His dataport beeped, startling him enough it brought his run to a halt. He had an incoming message. Personal messages weren’t just uncommon, they were as rare as a dog turds in the kitty litter box. All official messages were routed to him through the station’s comms and he pulled them up at work. This message was from Master Chief Fugget. It hadn’t been addressed directly to him, but to dozens of government agencies, military commanders, and listed the Em.T-Sp8s reserve liaison officer. That would have routed the message to York’s official message board, not his personal dataport. He found his personal address buried deep in the long list of cc’s.
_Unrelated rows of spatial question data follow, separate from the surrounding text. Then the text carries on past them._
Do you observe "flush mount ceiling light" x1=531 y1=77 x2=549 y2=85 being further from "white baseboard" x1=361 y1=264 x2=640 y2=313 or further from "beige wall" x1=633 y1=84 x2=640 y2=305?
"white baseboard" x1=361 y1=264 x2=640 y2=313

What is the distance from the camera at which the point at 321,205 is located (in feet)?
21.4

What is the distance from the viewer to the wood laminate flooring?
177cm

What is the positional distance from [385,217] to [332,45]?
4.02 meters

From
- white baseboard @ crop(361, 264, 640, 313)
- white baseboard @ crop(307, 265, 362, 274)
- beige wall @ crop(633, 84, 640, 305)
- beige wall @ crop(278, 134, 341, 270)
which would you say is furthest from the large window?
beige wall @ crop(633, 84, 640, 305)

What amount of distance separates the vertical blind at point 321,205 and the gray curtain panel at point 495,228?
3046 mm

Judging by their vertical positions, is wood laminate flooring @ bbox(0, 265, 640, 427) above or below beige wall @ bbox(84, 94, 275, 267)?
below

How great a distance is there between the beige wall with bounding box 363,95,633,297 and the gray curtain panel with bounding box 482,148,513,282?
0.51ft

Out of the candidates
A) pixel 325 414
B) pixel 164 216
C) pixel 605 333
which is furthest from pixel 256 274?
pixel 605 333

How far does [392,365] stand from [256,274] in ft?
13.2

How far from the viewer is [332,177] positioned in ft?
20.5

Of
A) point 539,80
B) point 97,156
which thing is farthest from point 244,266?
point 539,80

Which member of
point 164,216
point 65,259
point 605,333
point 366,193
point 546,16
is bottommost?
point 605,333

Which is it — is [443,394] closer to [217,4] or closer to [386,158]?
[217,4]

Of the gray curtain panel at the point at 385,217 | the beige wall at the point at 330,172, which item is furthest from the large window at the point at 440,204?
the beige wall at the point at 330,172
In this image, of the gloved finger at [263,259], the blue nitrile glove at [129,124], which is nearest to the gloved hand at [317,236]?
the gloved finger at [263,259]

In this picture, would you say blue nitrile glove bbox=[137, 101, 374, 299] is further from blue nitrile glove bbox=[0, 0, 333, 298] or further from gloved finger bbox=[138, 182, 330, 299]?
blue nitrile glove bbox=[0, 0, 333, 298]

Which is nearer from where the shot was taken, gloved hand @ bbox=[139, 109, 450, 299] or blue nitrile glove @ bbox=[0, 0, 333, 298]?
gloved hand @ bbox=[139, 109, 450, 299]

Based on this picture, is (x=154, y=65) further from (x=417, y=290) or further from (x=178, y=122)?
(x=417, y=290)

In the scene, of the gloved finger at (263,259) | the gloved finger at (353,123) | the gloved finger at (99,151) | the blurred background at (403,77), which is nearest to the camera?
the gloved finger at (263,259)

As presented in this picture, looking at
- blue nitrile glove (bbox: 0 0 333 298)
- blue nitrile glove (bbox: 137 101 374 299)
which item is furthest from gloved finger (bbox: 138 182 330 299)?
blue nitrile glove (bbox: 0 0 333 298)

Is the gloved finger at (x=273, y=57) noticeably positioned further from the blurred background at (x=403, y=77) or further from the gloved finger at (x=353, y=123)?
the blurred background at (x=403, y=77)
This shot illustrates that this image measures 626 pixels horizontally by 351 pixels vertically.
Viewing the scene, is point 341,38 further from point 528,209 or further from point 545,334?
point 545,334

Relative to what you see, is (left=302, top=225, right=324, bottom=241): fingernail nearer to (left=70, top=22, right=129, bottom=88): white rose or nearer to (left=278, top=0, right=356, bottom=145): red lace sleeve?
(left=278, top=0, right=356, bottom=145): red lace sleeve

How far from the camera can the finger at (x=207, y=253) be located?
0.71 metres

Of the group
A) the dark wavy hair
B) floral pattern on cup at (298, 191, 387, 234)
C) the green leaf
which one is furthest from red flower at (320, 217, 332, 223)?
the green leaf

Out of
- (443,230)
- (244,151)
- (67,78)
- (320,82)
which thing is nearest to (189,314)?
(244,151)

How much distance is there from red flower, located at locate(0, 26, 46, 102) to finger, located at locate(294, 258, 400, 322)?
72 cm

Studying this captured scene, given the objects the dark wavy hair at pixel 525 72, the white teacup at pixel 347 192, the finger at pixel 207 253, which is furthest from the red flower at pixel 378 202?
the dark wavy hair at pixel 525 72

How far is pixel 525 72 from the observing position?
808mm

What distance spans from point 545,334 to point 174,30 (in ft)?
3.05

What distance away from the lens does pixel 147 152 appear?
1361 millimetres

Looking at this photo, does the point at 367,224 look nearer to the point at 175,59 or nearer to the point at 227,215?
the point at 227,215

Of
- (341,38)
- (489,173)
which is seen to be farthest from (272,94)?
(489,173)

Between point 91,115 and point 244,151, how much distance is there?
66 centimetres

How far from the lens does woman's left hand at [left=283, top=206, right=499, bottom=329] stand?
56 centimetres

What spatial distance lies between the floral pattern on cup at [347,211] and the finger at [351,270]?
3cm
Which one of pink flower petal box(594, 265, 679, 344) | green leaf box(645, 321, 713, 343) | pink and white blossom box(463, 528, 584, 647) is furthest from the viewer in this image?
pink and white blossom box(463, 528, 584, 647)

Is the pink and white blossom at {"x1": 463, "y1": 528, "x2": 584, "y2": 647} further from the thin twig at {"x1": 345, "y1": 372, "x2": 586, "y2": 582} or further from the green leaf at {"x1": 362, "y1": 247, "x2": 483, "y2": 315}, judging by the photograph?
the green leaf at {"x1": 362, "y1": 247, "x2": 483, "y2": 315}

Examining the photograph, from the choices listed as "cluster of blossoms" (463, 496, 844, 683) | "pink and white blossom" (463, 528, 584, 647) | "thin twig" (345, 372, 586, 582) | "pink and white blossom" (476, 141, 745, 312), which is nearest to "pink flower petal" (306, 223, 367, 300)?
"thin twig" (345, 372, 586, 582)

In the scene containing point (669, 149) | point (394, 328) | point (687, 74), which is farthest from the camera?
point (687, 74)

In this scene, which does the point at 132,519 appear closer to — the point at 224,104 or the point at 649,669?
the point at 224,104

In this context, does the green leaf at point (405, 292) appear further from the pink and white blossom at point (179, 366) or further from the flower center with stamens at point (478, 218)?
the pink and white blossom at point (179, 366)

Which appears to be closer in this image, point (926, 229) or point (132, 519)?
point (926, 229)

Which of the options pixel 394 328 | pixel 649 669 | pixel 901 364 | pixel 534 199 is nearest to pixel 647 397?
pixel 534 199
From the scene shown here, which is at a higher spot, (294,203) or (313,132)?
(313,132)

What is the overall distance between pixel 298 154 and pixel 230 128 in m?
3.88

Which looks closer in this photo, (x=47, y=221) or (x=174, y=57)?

It seemed Fugget had sent the message to everyone on his mail list.
Rather than wait until he went on duty, York read the message. Fugget reported another slaver attack on Liberty. The slavers slipped through atmosphere completely undetected, flashing down upon a small festival in the upcountry region of their main continent. The report stated there were approximately twenty men, women, and children missing. Six elderly adults were dead, both men and women. The slavers orphaned three babies less than one year old, but didn’t kill them like normal, they just left them in their cribs to starve to death.
Fugget reported he and Ernie had come by the festival in Ernie’s shuttle too late to see the slavers or their ship, yet in time to save the babies and bury the dead. From the message tone, the man was incensed about the attack, although he admitted neither he nor Ernie knew or were related to anyone taken or killed. His message was an indictment of their government’s unwillingness to do what was necessary to stop the attacks and the military’s inability to catch or kill the slavers and retrieve their fellow citizens.
He made no ment
ion of why he and Ernie were shuttling into such a backwater community festival, especially since neither knew any of the occupants. Such an omission suggested there was some smuggling involved. York didn’t have any moral qualms about smuggling. Illegal import of goods was little different from the rampant black market trading carried on in the New Hope budger communities. People were people and they would do whatever they needed to do to get what they needed to survive and thrive.
York didn’t know what he could do to help. He wasn’t a citizen of Liberty. He didn’t know these people and they didn’t know him. Life as a budger afforded him few opportunities for choice. Slavery would provide even fewer to the slaves involved. However, adults should be able to take care of themselves, even if the duty to protect them was the military’s responsibility and by extension, his job. All Commander Paul had to do was send him orders if the man wanted him to do something.
What churned his stomach acid to frothy foam was taking children to sell as sex toys! He remembered how he’d gone through it as a young boy and it hadn’t really hurt him … not much, just a little in the beginning. He went through it and came out just fine. However, he was a budger orphan with no family, no hope, no prospects and no choices, human only by government fiat. Preying upon little children taken from loving families was wrong. Even the late House Master Albert, an unrepentant pedophile at prep school, would have agreed that leaving babies to starve to death was beyond inappropriate. These slavers were making more orphans. Someone needed to protect the children.
He flashed a message back to Fugget. “What can I do?” He meant it as a statement of how he was helpless to provide assistance, the emphasis on ‘I’. No matter how incensed he became, he was a low ranking communications officer on the third shift of, for all intents and purposes, a ghost station. He was just one person without authority, power, or influence.